What is needed –
Can you output the records below exactly as they are written?

Caption-style text data –
---

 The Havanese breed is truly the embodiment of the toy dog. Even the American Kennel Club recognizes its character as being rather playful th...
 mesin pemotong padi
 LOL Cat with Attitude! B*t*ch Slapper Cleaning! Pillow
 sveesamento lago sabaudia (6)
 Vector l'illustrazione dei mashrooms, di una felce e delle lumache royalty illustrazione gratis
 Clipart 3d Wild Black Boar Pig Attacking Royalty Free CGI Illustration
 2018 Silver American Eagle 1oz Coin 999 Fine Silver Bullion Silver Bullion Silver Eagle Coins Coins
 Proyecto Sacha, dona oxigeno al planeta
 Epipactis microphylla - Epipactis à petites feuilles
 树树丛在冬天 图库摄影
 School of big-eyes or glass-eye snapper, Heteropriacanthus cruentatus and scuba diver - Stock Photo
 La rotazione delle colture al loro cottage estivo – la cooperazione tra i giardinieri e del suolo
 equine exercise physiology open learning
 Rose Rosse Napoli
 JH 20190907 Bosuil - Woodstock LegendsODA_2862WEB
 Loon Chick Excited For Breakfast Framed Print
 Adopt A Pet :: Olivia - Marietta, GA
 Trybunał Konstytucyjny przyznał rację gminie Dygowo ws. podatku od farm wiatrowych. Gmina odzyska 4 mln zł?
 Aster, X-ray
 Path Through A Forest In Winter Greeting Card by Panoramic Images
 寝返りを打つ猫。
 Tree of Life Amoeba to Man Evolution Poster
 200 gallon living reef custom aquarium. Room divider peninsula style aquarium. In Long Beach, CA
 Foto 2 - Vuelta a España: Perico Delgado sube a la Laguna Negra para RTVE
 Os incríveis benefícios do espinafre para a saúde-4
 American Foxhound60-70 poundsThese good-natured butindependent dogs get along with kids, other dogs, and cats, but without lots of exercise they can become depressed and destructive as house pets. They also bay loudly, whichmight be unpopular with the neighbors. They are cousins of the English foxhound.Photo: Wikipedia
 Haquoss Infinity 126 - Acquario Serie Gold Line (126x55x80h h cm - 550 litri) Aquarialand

---

Answer area –
 The Havanese breed is truly the embodiment of the toy dog. Even the American Kennel Club recognizes its character as being rather playful th...
 mesin pemotong padi
 LOL Cat with Attitude! B*t*ch Slapper Cleaning! Pillow
 sveesamento lago sabaudia (6)
 Vector l'illustrazione dei mashrooms, di una felce e delle lumache royalty illustrazione gratis
 Clipart 3d Wild Black Boar Pig Attacking Royalty Free CGI Illustration
 2018 Silver American Eagle 1oz Coin 999 Fine Silver Bullion Silver Bullion Silver Eagle Coins Coins
 Proyecto Sacha, dona oxigeno al planeta
 Epipactis microphylla - Epipactis à petites feuilles
 树树丛在冬天 图库摄影
 School of big-eyes or glass-eye snapper, Heteropriacanthus cruentatus and scuba diver - Stock Photo
 La rotazione delle colture al loro cottage estivo – la cooperazione tra i giardinieri e del suolo
 equine exercise physiology open learning
 Rose Rosse Napoli
 JH 20190907 Bosuil - Woodstock LegendsODA_2862WEB
 Loon Chick Excited For Breakfast Framed Print
 Adopt A Pet :: Olivia - Marietta, GA
 Trybunał Konstytucyjny przyznał rację gminie Dygowo ws. podatku od farm wiatrowych. Gmina odzyska 4 mln zł?
 Aster, X-ray
 Path Through A Forest In Winter Greeting Card by Panoramic Images
 寝返りを打つ猫。
 Tree of Life Amoeba to Man Evolution Poster
 200 gallon living reef custom aquarium. Room divider peninsula style aquarium. In Long Beach, CA
 Foto 2 - Vuelta a España: Perico Delgado sube a la Laguna Negra para RTVE
 Os incríveis benefícios do espinafre para a saúde-4
 American Foxhound60-70 poundsThese good-natured butindependent dogs get along with kids, other dogs, and cats, but without lots of exercise they can become depressed and destructive as house pets. They also bay loudly, whichmight be unpopular with the neighbors. They are cousins of the English foxhound.Photo: Wikipedia
 Haquoss Infinity 126 - Acquario Serie Gold Line (126x55x80h h cm - 550 litri) Aquarialand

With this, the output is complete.